Insgesamt wurden damit in den bisherigen Testspielen 29 Spieler eingesetzt. Klingt erst mal viel, aber darunter sind gar nicht mal arg viele Spieler, denen man nicht auch schon im Extremfall im Laufe der Saison Spielzeit in der Bundesliga zutrauen würde. Im letzten Jahr sah das in der Vorbereitung, als quasi die komplette U23 und U19 einmal bei den verschiedenen Testspielen eingesetzt wurde, noch anders aus. In dieser Vorbereitungsperiode konzentriert man sich da schon eher auf den realistischen Bundesliga-Kernkader.

Vorbereitungstechnisch, dabei bleibt es vor allem in Bezug auf die Mannschaftsorganisation, ist RB Leipzig schon ziemlich weit. Vielleicht noch weit davon entfernt, dass man davon sprechen könnte, dass sich schon eine Startelf für die Bundesliga gefunden hätte. Dafür werden die Testspielaufstellungen noch zu bunt durcheinandergewürfelt. Aber es passt weiterhin relativ viel zusammen, sodass man im Trainingslager tatsächlich in die Detailarbeit gehen kann.
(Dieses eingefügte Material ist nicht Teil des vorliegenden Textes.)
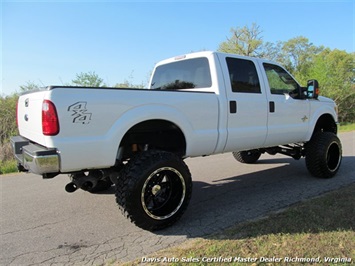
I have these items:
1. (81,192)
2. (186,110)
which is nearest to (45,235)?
(81,192)

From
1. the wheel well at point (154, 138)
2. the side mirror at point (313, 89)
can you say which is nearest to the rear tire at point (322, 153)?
the side mirror at point (313, 89)

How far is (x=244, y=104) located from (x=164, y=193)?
5.71 feet

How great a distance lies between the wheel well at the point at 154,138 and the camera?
359cm

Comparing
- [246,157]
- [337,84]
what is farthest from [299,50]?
[246,157]

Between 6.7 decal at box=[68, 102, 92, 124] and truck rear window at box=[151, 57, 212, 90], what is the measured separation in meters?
1.92

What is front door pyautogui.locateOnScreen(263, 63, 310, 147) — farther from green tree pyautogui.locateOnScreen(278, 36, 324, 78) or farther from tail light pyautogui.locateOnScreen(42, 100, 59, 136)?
green tree pyautogui.locateOnScreen(278, 36, 324, 78)

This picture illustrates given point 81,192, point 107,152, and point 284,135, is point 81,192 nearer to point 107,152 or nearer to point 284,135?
point 107,152

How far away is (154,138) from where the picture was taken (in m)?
3.93

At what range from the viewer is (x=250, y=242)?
3029 mm

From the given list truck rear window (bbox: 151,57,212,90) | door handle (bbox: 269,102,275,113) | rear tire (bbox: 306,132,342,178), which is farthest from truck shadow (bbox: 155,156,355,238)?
truck rear window (bbox: 151,57,212,90)

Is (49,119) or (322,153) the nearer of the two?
(49,119)

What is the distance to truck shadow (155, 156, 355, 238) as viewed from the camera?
11.4 feet

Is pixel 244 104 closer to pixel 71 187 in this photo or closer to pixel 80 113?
pixel 80 113

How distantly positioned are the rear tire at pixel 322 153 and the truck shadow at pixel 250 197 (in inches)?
6.3
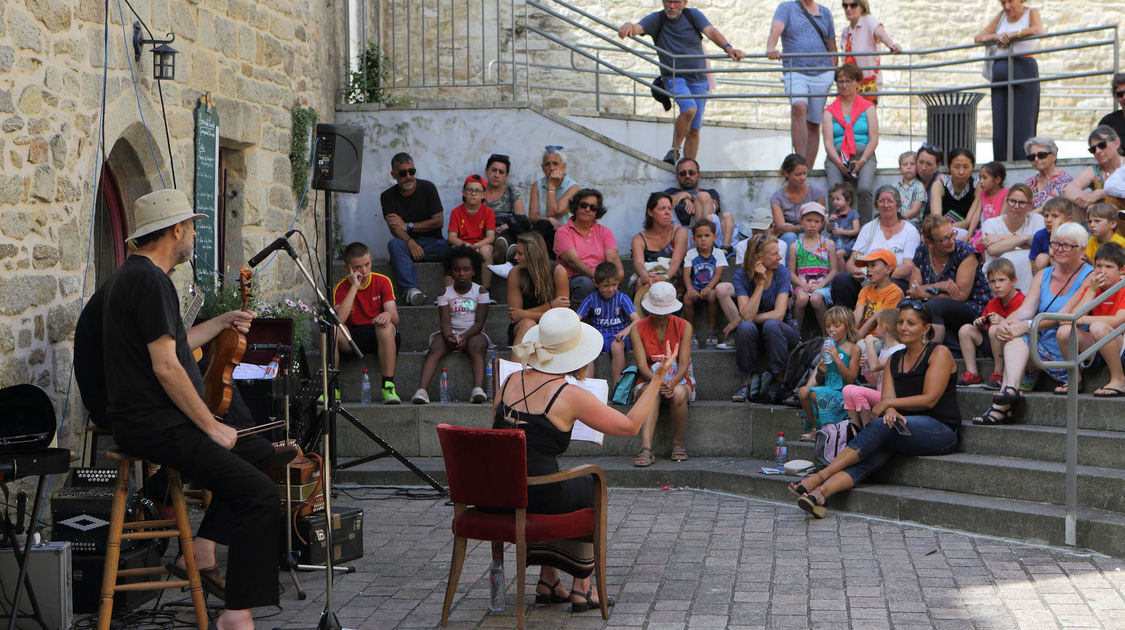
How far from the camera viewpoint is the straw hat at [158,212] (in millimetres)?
5293

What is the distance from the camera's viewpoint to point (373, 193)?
12.6 m

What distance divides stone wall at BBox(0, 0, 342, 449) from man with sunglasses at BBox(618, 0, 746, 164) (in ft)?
13.7

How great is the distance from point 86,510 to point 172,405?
137cm

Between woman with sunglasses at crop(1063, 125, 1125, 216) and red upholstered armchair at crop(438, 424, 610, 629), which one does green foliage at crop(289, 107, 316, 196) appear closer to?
red upholstered armchair at crop(438, 424, 610, 629)

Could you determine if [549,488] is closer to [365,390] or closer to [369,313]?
[365,390]

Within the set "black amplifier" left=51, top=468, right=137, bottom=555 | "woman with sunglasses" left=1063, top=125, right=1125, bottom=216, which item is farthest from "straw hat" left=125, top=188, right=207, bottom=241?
"woman with sunglasses" left=1063, top=125, right=1125, bottom=216

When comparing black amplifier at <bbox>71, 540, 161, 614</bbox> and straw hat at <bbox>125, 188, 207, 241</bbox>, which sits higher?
straw hat at <bbox>125, 188, 207, 241</bbox>

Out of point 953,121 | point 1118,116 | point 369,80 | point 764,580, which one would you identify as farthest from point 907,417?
point 369,80

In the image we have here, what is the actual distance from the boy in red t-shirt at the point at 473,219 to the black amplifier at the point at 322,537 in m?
5.04

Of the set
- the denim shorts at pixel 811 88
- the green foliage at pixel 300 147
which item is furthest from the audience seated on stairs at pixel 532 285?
the denim shorts at pixel 811 88

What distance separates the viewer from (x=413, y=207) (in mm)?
12039

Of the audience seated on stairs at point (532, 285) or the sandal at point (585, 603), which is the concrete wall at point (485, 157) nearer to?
the audience seated on stairs at point (532, 285)

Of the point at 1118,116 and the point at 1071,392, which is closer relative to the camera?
the point at 1071,392

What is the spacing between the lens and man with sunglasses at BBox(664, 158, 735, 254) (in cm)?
1172
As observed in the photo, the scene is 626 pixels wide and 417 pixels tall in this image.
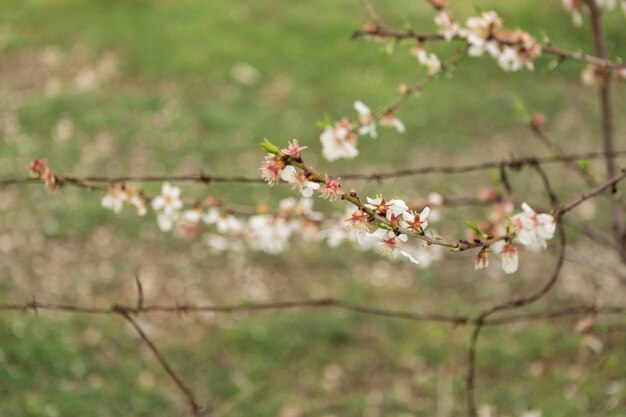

Wozu ja vielleicht auch die Arbeit an der taktischen Formation gehört. Bisher ist man in den Testspielen vom 4-2-2-2 praktisch nicht abgewichen, auch wenn auf der Doppelsechs die Aufgaben durchaus immer mal unterschiedlich verteilt werden (gegen Würzburg ließen sich vor allem Ilsanker und Khedira in ihren jeweiligen Halbzeiten immer mal wieder zurückfallen, um den Spielaufbau zwischen den Innenverteidigern mitzugestalten, während dies für Janelt und Keita nicht in gleichem Maße galt) und in der Offensive auch mal flexibel die Positionen getauscht werden.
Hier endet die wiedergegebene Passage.